Rabbie back to life for Burns Night

Alasdair Clark

Robert Burns has been “brought back to life” with new animation technology

SCOTLAND’S BARD Robert Burns can now be seen reciting his work after groundbreaking new facial animation work brings him to life in 2018.

For the first time, facial reconstruction experts at Liverpool John Moores University (LJMU) worked in collaboration with the Scots poet Rab Wilson, the University of Dundee and Dimensional Imaging (DI4D) in Glasgow to produce a real-life animation.

The work to create the animation has been ongoing since 2010, when Rab Wilson teamed up with Professor of Craniofacial Identification Caroline Wilkinson to depict the living face of Robert Burns and those behind the project have said the techniques used have the potential to transform the way we interact with history through famous historical figures.

Face Lab at LJMU revisited their facial depiction of Burns in 2016 and recreated his face using the latest 3D digital technology from a partial cast of his skull, along with Burns documentation, portraits, silhouettes and written descriptions.

Using specialist animation skills and the latest CGI technology, Wilson was recorded reciting “To a Mouse” using DI4D’s Facial Motion Capture System at the 3D Visualisation Unit at the University of Dundee.

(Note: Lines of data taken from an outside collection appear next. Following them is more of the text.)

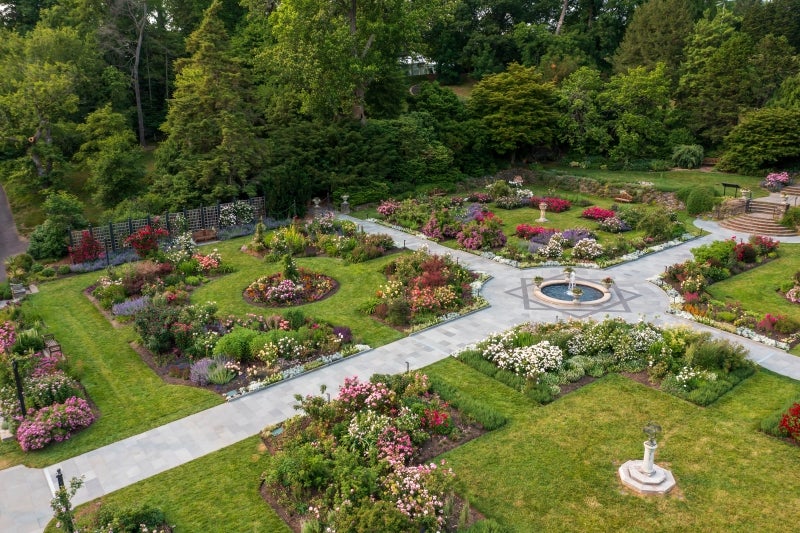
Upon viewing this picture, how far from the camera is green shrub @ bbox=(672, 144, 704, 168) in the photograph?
3919 centimetres

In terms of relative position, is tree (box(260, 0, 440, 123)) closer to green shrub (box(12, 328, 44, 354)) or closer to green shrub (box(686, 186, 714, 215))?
green shrub (box(686, 186, 714, 215))

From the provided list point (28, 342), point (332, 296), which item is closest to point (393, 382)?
point (332, 296)

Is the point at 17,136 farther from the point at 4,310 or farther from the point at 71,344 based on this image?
the point at 71,344

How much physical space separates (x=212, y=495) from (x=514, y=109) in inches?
1369

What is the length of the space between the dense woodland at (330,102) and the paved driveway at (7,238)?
2.52m

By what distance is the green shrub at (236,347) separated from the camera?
1470 centimetres

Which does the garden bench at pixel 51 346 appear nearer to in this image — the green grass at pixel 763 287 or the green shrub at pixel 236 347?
the green shrub at pixel 236 347

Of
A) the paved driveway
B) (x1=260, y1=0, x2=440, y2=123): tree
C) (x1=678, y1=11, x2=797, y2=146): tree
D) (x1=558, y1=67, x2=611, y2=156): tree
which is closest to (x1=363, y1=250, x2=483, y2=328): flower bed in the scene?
the paved driveway

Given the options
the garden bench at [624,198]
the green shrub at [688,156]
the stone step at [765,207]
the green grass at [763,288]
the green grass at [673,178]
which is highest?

Director of LJMU Face Lab Professor Caroline Wilkinson said: “This real-life animation of Robert Burns has brought the poetry of this Scots Bard back to life for generations to come. It will help to promote Scottish culture and to visualise his charismatic and creative personality.

“To see Burns reciting his own poetry was a remarkable moment.”

She added: “Face Lab’s facial animation research is important as there is potential to apply facial animation techniques to animate faces of people from the past produced via facial reconstruction from human remains.”